■ Given instruction
Turn every line of the items below into a Markdown table with the columns "Number" and "Line", numbering each row and skipping blank lines. Leave the pictures out of the table.

───── Material shown ─────

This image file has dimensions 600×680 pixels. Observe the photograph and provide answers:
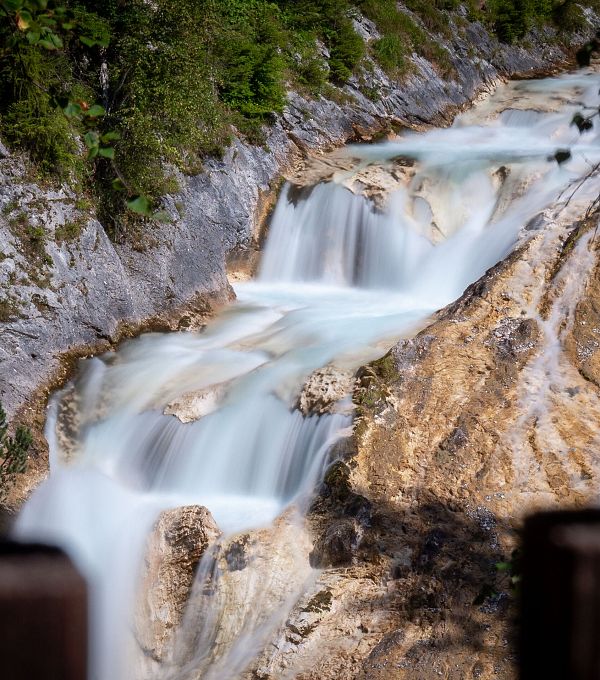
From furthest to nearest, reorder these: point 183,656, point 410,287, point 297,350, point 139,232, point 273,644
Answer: point 410,287
point 139,232
point 297,350
point 183,656
point 273,644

─────

■ Solved exercise
| Number | Line |
|---|---|
| 1 | This image file has dimensions 600×680 pixels. Observe the photograph and provide answers: |
| 2 | From furthest to nearest, reorder these: point 183,656, point 410,287, point 297,350, point 139,232, point 273,644 |
| 3 | Answer: point 410,287 |
| 4 | point 139,232 |
| 5 | point 297,350 |
| 6 | point 183,656 |
| 7 | point 273,644 |